Встав, она поправила пиджак и поглядела на меня сверху вниз.
– Мы хорошо поработали, Марк.
– Да. И повеселились тоже. Не забывай этого.
– Ага. Еще как. Ты прав. Мы повеселились. – А потом, точно ища путь к отступлению: – О тебе тут хорошо заботятся?
– А, конечно. Врачи даже считают, что уже во всем разобрались. Но для пущего эффекта держат меня в неведении.
– Что ж, если тебе что-нибудь нужно…
– Фрэнки с Алексом заглядывают по пять раз на дню.
Она поглядела на меня смущенно, будто сомневаясь, каким должен быть следующий шаг. Потом наклонилась и мягко поцеловала в лоб.
– Береги себя.
Через час ко мне пришел врач. Я редкий случай, сказал он. Очень редкий. Многие заявляют, что у них такая аллергия, но подтвержденных случаев очень мало. О таких даже в ученых журналах пишут. У меня, с гордостью сказал он, аллергия на переработанные плоды Theobroma cacao.
Я воззрился на него, открыв рот.
– У меня аллергия на шоколад?
– Прекрасно. Это действительно она.
– У меня не может быть аллергии на шоколад. Я всю жизнь его ем.

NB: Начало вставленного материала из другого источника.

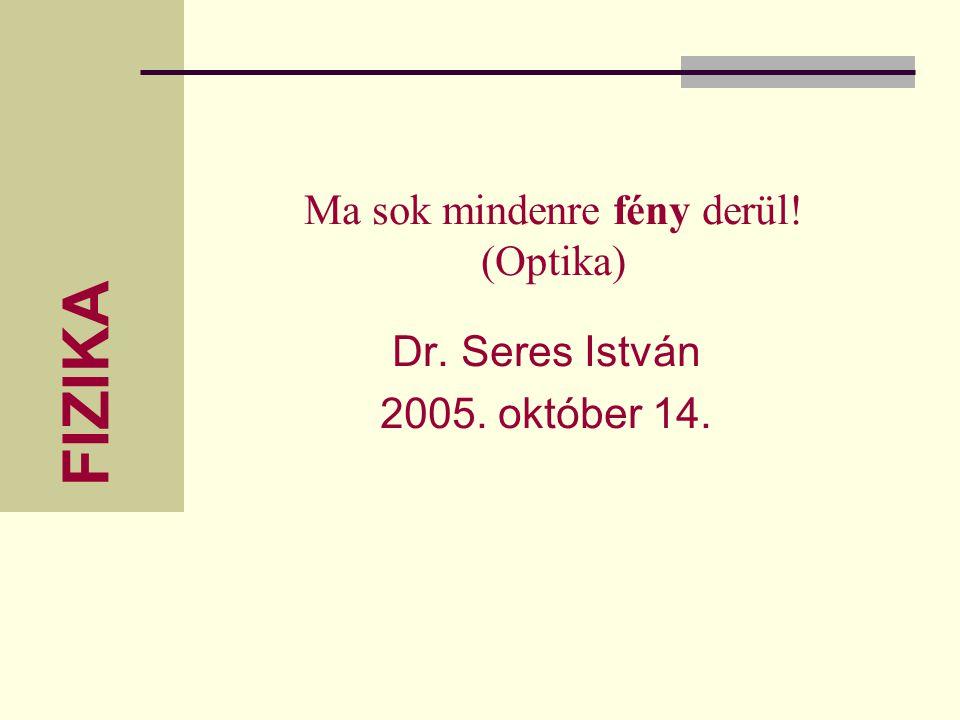 FIZIKA Ma sok mindenre fény derül! (Optika) Dr. Seres István 2005. október 14.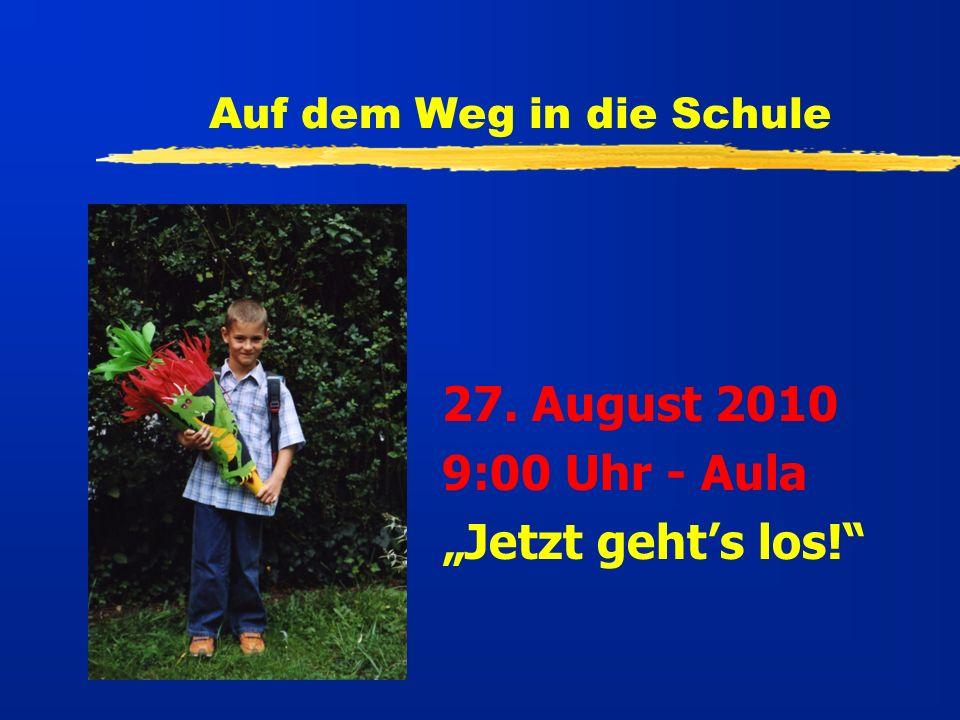 Auf dem Weg in die Schule 27. August 2010 9:00 Uhr - Aula Jetzt gehts los!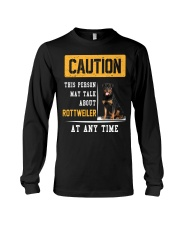 THIS PERSON MAY TALK ABOUT ROTTWEILER AT ANY TIME Long Sleeve Tee thumbnail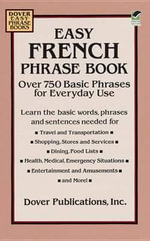 Easy French Phrase Book : Over 750 Phrases for Everyday Use - Dover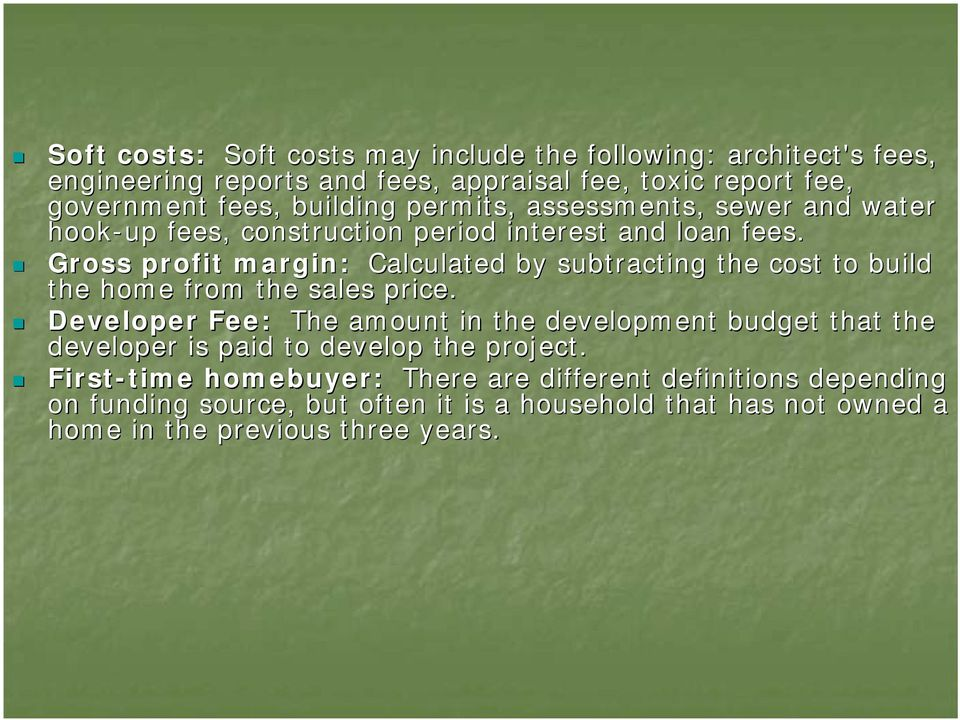 Gross profit margin: Calculated by subtracting the cost to build the home from the sales price.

– Но последние несколько месяцев вы, возможно, не ели его?
– Нуда, но…
– Высококачественный шоколад за вчерашним обедом вызвал острую реакцию. Очень интересно.
– Интересно? Интересно? Да это трагедия, черт побери!
Но ничего не попишешь: присяжные вернулись, и приговор не оспорить. Меня попыталось прикончить собственное тело. Оно изучило мои пристрастия и выискало из них то единственное, которое определяло саму мою суть (или по крайней мере то, чем я был раньше), и сказало: «Прости, приятель, хватит». С таким очень трудно смириться. Если бы я сидел на крэке, если бы мою диафрагму разъел кокаин, если бы у меня началась гангрена от грязных шприцев с героином, я бы понял. Тогда я стал бы жертвой собственных пагубных пристрастий. Но шоколад? Мой верный друг шоколад, который помог мне пережить столько темных ночей и предрассветных часов раннего утра, когда остальные меня покидали? Как мог шоколад обернуться безумным профессором, заносящим над головой в библиотеке подсвечник, или вдовой-герцогиней, наставляющей в кабинете револьвер с перламутровой рукоятью?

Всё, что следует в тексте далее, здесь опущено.